チェックボックスは「ペット相談可」のみとなりますが、備考欄に「小動物のみ相談可能」と記載し、問い合わせが入った際に個別で確認をすることで、問い合わせ数や成約率を向上させることができます。
グランドピアノやアップライトピアノ、管楽器、打楽器、弦楽器、声楽などは防音設備の整っていない建物では避けた方がいいと思いますが、電子ピアノやエレキギターなど音量調節できる楽器であれば物件によって相談可能とすることをオススメします。
その際、木造で界壁(隣室との境の壁)が薄く、両隣に世帯があるお部屋などではやめておいた方がいいと思いますが、鉄筋コンクリート造で界壁にもコンクリートが打たれている物件や、三方角部屋で隣の世帯との間にはユニットバスやトイレといった水回りがあり、実質的に居室部分は隔離されている物件などは、楽器の種類や演奏時間を指定して相談可能とすることで、検索のヒット率を高めることができます。

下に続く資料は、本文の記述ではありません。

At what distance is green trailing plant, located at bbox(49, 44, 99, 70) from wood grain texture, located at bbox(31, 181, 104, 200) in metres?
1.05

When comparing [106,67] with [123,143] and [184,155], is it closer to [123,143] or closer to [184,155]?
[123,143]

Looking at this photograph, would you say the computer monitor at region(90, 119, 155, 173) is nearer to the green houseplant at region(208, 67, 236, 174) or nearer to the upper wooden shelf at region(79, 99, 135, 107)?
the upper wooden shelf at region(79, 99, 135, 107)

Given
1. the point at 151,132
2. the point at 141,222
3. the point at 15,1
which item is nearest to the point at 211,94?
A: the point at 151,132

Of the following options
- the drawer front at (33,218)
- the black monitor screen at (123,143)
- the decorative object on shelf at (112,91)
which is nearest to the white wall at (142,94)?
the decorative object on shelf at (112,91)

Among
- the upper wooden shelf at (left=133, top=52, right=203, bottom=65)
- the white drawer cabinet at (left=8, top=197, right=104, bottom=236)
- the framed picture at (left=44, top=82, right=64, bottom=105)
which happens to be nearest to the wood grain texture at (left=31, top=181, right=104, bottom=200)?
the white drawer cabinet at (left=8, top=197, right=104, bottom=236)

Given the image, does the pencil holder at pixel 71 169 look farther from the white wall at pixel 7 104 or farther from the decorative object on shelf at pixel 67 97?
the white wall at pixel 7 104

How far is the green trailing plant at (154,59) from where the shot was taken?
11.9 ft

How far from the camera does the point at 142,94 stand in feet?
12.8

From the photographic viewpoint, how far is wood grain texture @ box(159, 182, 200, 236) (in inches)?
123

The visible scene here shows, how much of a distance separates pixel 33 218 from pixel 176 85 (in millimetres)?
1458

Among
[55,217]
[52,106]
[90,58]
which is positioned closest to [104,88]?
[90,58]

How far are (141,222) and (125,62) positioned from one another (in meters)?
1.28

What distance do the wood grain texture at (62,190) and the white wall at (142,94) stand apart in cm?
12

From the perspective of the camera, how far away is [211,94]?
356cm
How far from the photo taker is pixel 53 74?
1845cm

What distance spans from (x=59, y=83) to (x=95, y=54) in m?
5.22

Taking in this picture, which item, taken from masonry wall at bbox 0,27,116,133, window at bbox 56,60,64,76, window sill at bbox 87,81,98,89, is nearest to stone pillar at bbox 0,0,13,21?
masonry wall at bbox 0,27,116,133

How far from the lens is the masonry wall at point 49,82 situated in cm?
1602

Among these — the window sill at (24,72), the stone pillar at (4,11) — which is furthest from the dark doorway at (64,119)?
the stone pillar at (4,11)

最近では居室が防音室になっている「音楽マンション」は非常に注目を浴び、建築費は通常のマンションに比べて高くなりますが、賃料は相場に比べて大幅に高く設定しても成約しています。一つの案として、どこか1室を防音仕様に変更し、レンタル防音室付き物件として募集するのも大きな差別化になると思います。
私個人は将来的に、楽器の演奏や映画鑑賞、パーティーなどで使用できる多目的ルームを共用スペースとして設けたコミュニティ賃貸マンションを運営することが密かな夢です。
このように、賃貸管理会社と協力して一つずつ条件を見直して少しの可能性でも広げることによって、早期成約に繋がっていきます。次回は入居者募集サイトの攻略③ということで、残りの項目についてお伝えしていきたいと思います。
ご愛読いただきありがとうございました。